Page:Revue des Deux Mondes - 1879 - tome 34.djvu/748

Le texte de cette page a été corrigé et est conforme au fac-similé.

Espérons qu’ils rôtissent dans un endroit que je ne nommerai pas et qui est institué pour de si grands coupables.

« Nous avons ici une Mme Ristori qui fait fureur dans une détestable tragédie d’un nommé Alfieri. C’est l’anecdote d’une certaine Myrrha qui avait de mauvais penchans. Les femmes qui prétendent savoir l’italien, et le nombre en est grand, se pâment d’admiration comme aussi les jeunes gens sentimentaux. L’actrice me plaît assez, mais la pièce me parait bien ennuyeuse, quoique immorale.

« Milady Mayoress est charmée de son séjour à Paris, mais elle trouve qu’on n’y mange pas assez souvent ; en effet, le lunch n’a pas encore été importé chez nous, et c’est grand dommage. Milord Mayor se fait accompagner partout de sa masse. L’autre jour, on a essayé de la planter derrière son fauteuil à dîner, mais il n’y a pas eu moyen. Nous possédons encore un très joli petit roi qui a l’air d’un étudiant allemand gai, c’est-à-dire picked out of ten thousand, car l’étudiant allemand est ordinairement mélancolique et pleure en regardant la lune.
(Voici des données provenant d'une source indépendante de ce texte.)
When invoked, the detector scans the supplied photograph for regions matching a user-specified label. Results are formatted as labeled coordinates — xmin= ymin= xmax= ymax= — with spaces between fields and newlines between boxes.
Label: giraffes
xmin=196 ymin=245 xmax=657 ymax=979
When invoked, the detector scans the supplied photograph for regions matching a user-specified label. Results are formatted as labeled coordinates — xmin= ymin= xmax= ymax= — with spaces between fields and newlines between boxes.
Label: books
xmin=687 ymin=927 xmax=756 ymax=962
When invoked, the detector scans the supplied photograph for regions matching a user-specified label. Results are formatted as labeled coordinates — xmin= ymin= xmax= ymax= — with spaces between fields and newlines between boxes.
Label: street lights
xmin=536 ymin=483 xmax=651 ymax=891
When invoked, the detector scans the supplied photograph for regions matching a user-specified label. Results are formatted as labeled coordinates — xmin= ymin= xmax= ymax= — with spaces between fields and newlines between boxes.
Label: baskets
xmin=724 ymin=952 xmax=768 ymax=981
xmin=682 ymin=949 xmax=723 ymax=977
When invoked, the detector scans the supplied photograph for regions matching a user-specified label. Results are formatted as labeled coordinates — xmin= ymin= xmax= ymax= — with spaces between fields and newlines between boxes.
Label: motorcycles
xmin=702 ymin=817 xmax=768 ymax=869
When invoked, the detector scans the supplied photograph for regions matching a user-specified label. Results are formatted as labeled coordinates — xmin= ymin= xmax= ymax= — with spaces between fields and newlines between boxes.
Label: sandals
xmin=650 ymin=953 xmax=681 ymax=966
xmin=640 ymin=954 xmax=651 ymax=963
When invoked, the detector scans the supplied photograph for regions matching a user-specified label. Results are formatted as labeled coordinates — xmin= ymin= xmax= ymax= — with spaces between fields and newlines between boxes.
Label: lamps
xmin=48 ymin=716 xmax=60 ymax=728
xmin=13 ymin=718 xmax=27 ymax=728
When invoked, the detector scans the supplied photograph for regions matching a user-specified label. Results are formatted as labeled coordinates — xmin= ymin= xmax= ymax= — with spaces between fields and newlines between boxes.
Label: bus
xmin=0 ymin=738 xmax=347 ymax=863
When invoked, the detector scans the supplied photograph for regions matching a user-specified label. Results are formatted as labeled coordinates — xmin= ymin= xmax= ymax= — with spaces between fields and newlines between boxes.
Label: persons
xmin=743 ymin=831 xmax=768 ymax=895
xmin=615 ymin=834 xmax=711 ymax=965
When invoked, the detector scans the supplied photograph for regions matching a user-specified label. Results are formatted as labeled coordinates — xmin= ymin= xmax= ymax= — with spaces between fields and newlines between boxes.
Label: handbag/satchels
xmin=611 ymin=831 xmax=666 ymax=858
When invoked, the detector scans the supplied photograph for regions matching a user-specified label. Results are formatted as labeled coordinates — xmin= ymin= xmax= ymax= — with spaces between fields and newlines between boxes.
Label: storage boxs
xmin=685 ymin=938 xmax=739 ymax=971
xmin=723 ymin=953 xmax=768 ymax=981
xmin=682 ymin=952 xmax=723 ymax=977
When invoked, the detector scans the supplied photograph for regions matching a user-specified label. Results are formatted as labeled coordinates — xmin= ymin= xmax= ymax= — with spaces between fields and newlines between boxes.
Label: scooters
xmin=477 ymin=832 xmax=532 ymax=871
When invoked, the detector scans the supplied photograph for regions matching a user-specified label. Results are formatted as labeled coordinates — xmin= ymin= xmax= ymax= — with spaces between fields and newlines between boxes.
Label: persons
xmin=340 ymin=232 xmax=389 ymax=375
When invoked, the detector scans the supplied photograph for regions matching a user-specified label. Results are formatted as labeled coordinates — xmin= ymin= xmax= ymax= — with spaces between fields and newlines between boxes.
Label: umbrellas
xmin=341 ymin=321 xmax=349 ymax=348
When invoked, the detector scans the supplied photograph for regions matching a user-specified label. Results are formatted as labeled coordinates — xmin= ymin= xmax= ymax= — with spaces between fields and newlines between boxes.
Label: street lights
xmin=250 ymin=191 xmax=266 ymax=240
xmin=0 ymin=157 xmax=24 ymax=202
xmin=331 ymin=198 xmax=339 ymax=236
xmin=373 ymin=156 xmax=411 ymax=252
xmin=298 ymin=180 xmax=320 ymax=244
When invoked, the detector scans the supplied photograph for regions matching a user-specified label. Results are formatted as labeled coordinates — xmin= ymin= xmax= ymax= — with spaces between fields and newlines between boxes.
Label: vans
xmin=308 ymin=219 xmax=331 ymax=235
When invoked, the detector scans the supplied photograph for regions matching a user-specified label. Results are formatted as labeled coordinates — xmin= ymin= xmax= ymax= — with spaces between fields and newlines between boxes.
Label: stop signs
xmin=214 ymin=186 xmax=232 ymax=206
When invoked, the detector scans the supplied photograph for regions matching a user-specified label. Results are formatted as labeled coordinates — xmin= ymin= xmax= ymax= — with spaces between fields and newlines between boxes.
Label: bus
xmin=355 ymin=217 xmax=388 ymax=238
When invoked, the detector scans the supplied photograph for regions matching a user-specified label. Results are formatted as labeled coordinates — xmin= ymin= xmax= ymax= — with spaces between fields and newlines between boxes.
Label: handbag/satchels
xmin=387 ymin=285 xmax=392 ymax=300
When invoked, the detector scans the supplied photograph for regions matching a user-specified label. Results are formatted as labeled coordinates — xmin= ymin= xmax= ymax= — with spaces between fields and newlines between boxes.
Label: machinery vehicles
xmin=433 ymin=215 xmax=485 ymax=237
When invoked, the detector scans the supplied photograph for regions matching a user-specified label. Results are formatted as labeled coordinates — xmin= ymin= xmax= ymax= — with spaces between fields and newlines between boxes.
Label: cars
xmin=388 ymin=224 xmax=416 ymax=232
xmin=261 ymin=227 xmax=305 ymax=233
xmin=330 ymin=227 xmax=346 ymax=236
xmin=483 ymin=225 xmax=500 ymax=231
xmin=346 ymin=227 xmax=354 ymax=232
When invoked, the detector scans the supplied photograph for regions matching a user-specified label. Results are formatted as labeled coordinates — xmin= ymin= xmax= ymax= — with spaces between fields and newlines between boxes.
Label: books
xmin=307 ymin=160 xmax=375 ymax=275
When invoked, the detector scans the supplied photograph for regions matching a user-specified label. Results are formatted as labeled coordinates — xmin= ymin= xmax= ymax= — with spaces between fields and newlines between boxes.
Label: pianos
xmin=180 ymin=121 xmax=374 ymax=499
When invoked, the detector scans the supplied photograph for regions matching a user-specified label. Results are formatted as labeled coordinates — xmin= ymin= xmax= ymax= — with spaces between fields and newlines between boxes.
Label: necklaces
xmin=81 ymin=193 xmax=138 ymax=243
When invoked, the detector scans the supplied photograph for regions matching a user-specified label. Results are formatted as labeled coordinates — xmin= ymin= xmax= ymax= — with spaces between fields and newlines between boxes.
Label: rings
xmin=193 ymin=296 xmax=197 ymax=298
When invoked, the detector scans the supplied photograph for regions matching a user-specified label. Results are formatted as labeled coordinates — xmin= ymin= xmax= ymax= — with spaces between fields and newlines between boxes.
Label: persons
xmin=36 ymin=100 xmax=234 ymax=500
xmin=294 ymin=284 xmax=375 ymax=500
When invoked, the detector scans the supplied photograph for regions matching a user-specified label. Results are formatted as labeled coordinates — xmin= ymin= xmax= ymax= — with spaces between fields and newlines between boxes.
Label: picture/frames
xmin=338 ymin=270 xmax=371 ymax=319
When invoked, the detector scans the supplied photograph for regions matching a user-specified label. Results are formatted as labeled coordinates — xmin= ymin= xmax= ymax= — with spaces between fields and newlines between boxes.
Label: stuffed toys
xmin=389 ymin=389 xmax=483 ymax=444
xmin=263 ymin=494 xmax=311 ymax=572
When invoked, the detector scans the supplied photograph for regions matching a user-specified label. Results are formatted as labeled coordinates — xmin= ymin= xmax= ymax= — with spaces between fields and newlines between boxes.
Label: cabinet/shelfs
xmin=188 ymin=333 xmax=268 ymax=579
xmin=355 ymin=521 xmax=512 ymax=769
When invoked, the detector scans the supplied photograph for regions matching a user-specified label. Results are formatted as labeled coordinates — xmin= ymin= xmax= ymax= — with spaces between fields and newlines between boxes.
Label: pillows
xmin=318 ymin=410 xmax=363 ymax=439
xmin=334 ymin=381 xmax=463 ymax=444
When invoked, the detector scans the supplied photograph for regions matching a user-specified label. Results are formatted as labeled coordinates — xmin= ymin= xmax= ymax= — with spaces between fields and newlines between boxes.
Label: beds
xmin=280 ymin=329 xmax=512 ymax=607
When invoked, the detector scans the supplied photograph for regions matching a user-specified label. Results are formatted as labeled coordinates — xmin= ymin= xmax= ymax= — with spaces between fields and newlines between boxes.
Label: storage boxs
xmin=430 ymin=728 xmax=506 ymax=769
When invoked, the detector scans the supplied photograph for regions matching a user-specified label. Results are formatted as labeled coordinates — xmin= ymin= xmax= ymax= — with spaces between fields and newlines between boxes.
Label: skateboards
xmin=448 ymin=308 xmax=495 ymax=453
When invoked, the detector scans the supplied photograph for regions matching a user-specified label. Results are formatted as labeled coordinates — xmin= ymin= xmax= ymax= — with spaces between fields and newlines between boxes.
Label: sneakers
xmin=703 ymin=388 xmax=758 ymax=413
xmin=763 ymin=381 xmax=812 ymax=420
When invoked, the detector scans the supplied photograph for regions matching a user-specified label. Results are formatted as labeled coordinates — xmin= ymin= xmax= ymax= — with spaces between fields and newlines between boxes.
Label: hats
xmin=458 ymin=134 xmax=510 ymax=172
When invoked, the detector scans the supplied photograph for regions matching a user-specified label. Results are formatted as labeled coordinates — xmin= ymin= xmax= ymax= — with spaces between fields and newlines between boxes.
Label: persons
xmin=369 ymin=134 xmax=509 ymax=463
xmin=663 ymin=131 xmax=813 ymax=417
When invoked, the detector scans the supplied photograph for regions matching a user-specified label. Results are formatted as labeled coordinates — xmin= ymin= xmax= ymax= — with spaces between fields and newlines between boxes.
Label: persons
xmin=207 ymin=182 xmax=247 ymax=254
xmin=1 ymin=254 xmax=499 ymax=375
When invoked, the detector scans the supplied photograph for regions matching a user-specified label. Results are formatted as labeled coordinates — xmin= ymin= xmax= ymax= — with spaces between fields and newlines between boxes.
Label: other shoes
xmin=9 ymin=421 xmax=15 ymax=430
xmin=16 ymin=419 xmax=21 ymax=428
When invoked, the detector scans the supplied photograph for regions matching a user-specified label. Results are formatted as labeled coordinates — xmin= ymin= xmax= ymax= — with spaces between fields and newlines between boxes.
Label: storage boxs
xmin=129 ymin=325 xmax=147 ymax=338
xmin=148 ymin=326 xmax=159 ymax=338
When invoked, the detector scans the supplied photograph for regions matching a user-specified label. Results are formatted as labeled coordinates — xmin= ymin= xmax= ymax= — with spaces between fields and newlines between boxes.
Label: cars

« Je voudrais bien voir le tableau de Millais dont vous me parlez. Il y en a quelques-uns de lui à l’exposition qui ne manquent pas d’un certain je ne sais quoi. Mais il travaille, ce me semble, avec des pinceaux microscopiques, et il fait tout, principal et accessoires, de la même manière. Il y a de lui, si je ne me trompe, une Ophélie en train de se noyer qui m’a laissé une impression assez forte. C’est une figure dont on n’aime pas à se souvenir quand on va s’endormir et qu’on a éteint sa lumière. Comment avez-vous le courage de me proposer de boire de l’eau-de-vie pour me guérir ? Vous m’accusez de satanisme, mais c’est bien pis de votre part. M. Senior m’a prêté ses notes sur Alger, qui m’ont intéressé beaucoup. Il a vu en deux mois ce que nombre de nos grands hommes n’ont pas su voir en vingt. Si l’empereur faisait bien, il le ferait gouverneur. Je vous félicite des jolies choses qu’il vous rapporte, mais il y en a de bien plus jolies à l’exposition turque et indienne. On dit que les gens de la compagnie sont furieux que les princes indiens aient gardé tout cela pour nous au lieu de l’envoyer au Palais de Cristal comme de loyaux sujets auraient du le faire.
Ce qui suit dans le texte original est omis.